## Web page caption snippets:
:::

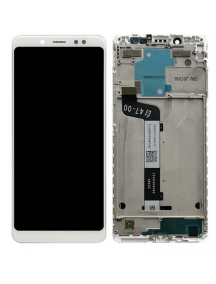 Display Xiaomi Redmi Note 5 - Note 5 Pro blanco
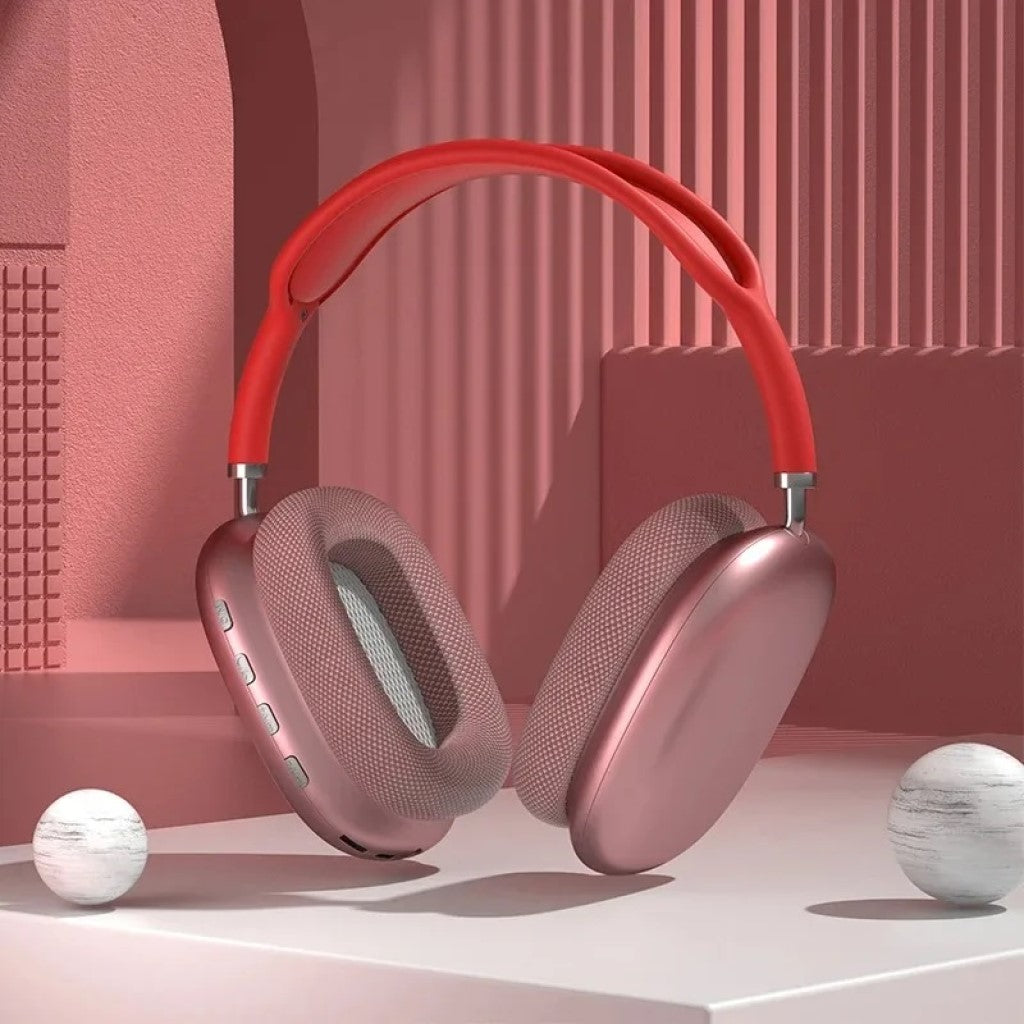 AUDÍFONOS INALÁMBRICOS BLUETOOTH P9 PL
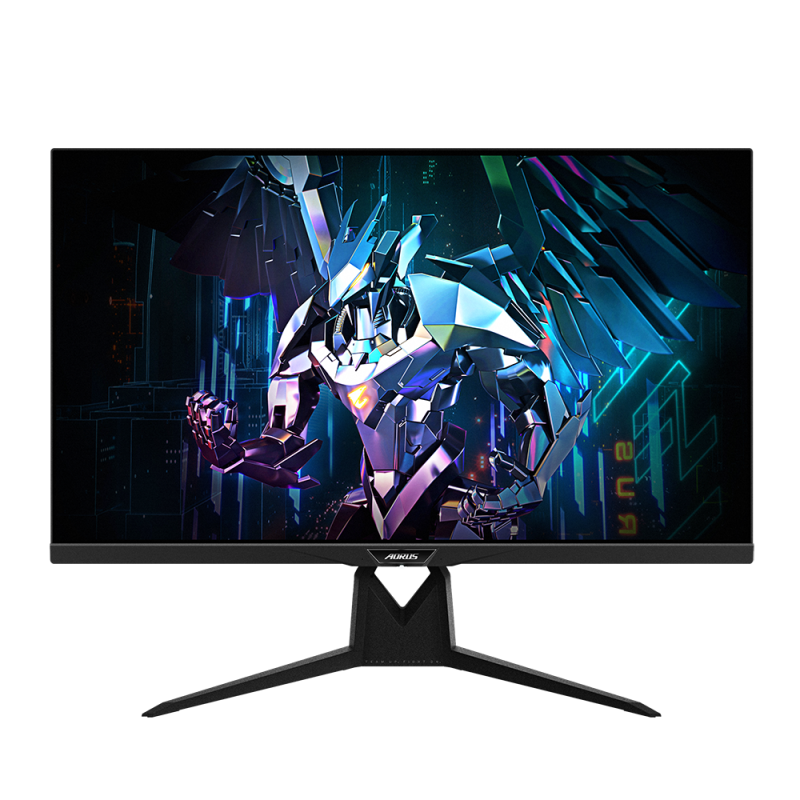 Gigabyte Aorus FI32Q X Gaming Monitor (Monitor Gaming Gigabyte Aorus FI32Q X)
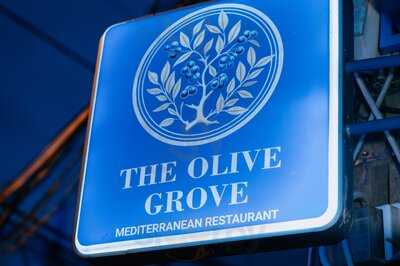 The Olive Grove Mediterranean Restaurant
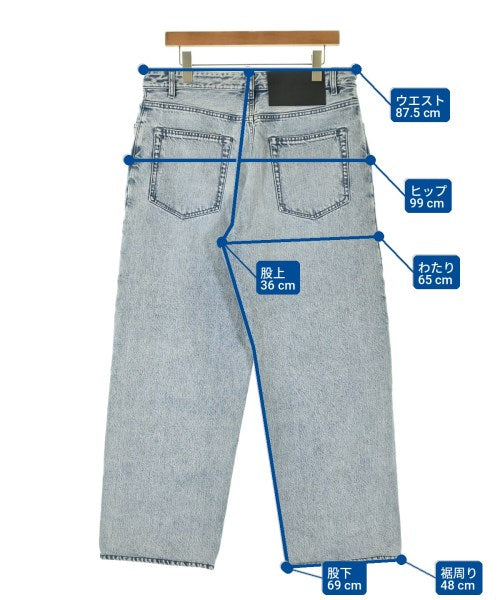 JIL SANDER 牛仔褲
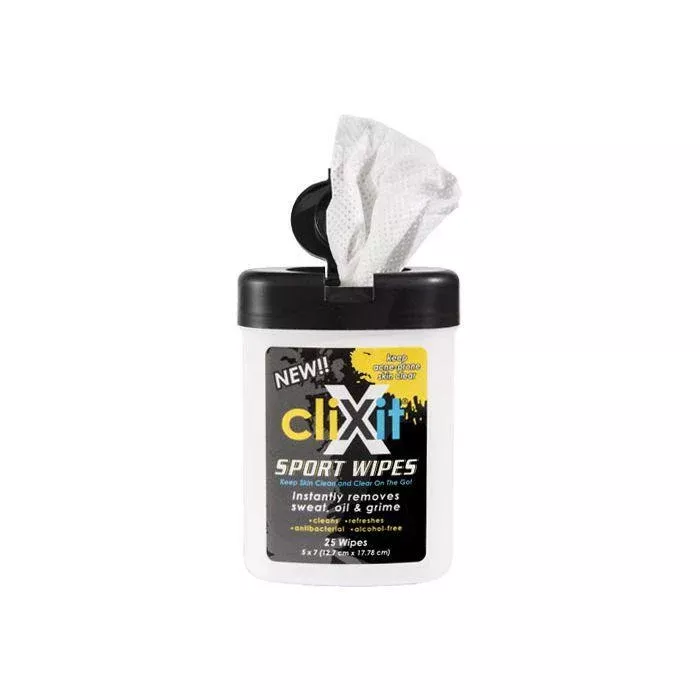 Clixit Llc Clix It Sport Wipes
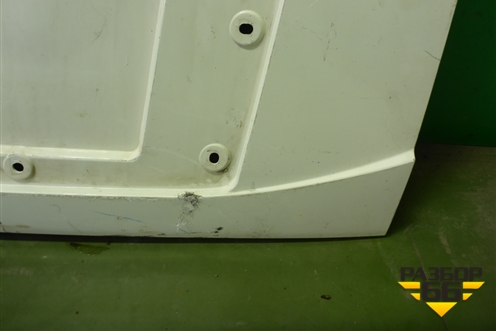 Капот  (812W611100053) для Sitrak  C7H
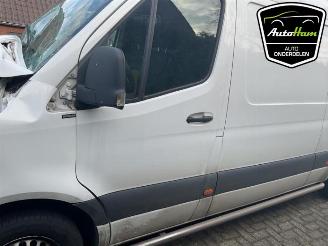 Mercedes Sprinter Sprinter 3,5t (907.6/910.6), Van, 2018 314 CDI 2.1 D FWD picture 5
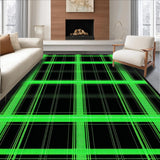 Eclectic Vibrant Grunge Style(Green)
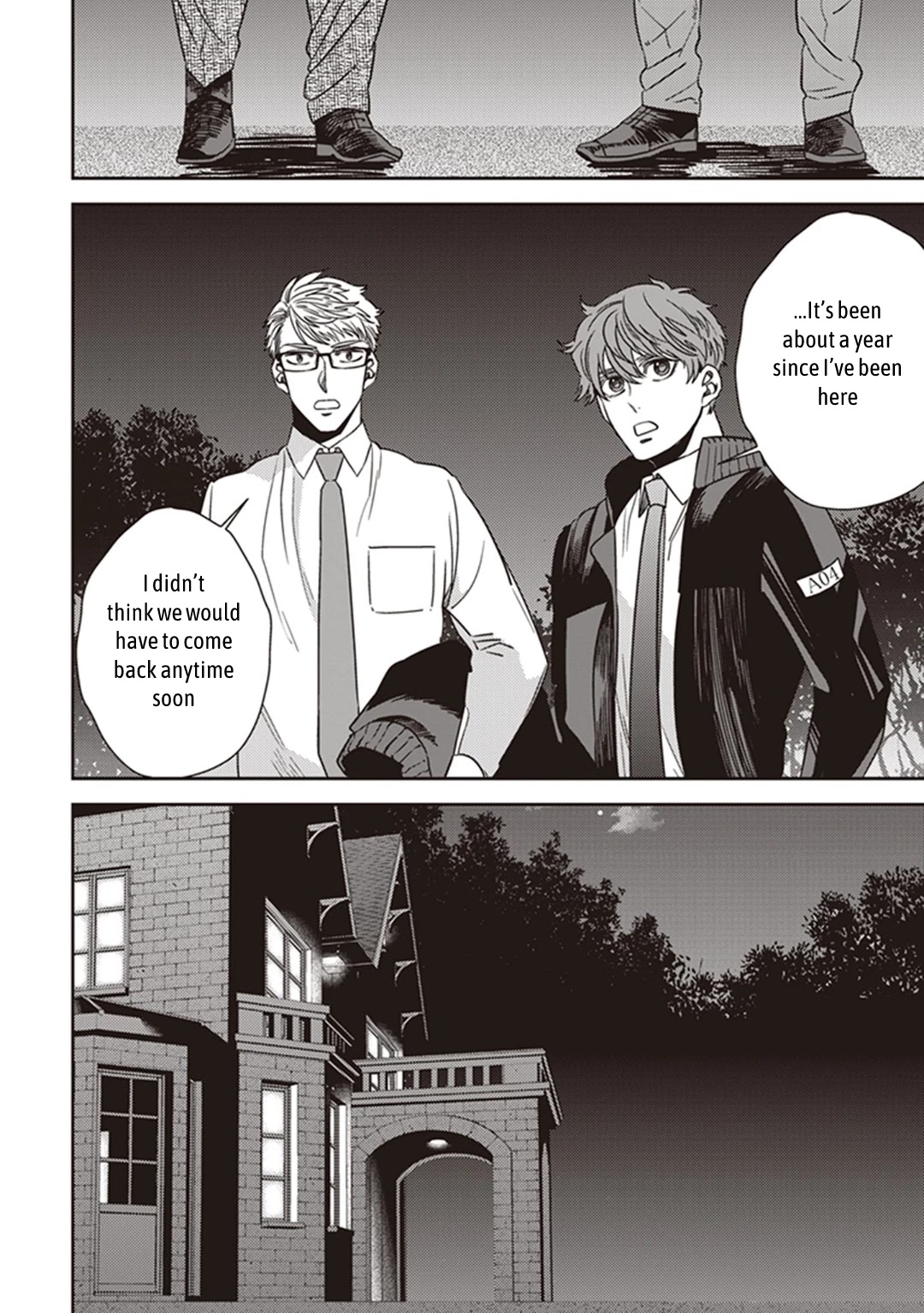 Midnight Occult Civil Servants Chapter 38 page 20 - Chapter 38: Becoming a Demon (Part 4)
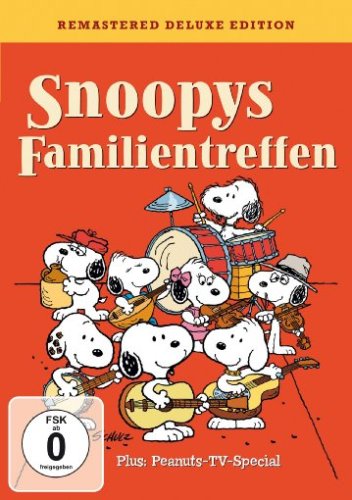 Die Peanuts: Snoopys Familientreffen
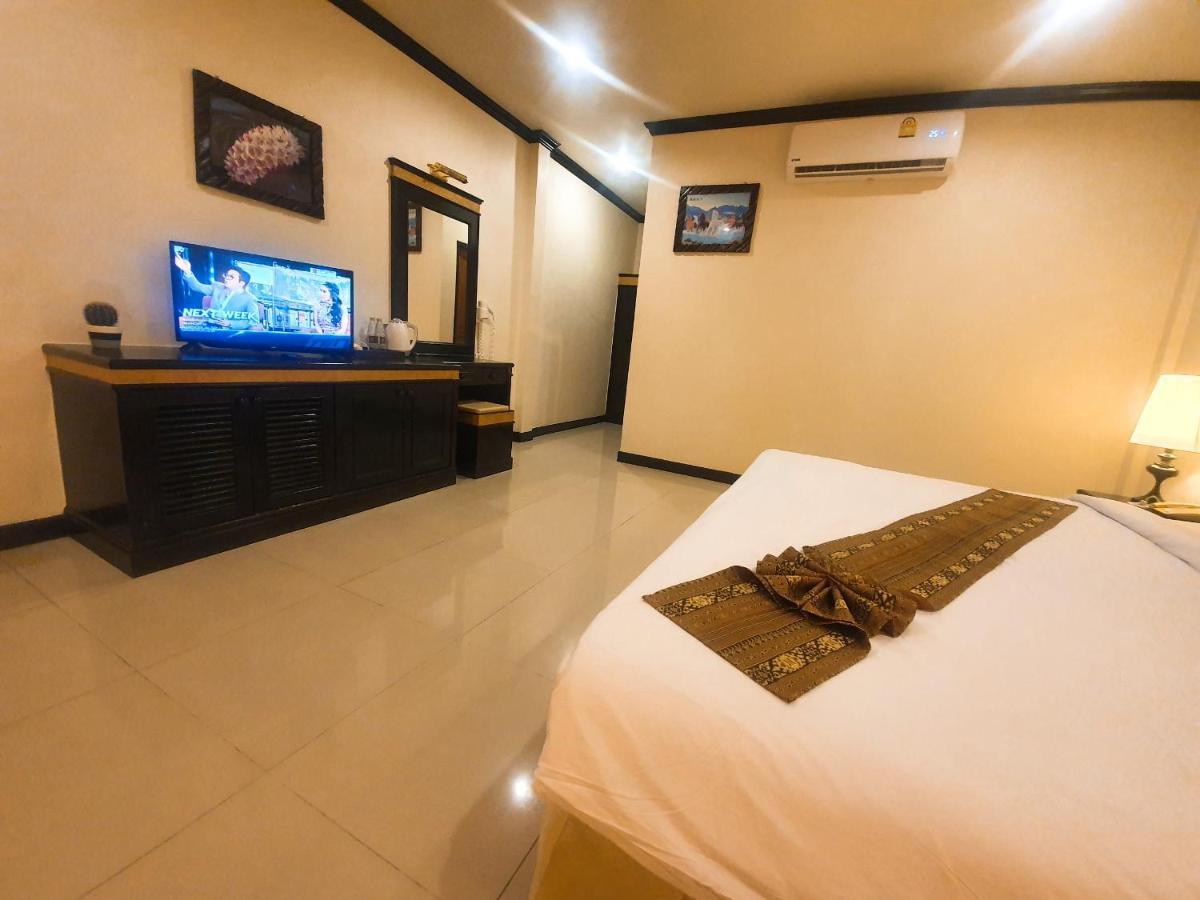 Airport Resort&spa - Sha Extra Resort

:::

## Action item:
Repeat the records word for word and drop any pictures.

## Answer area:
 Display Xiaomi Redmi Note 5 - Note 5 Pro blanco
 AUDÍFONOS INALÁMBRICOS BLUETOOTH P9 PL
 Gigabyte Aorus FI32Q X Gaming Monitor (Monitor Gaming Gigabyte Aorus FI32Q X)
 The Olive Grove Mediterranean Restaurant
 JIL SANDER 牛仔褲
 Clixit Llc Clix It Sport Wipes
 Капот  (812W611100053) для Sitrak  C7H
 Mercedes Sprinter Sprinter 3,5t (907.6/910.6), Van, 2018 314 CDI 2.1 D FWD picture 5
 Eclectic Vibrant Grunge Style(Green)
 Midnight Occult Civil Servants Chapter 38 page 20 - Chapter 38: Becoming a Demon (Part 4)
 Die Peanuts: Snoopys Familientreffen
 Airport Resort&spa - Sha Extra Resort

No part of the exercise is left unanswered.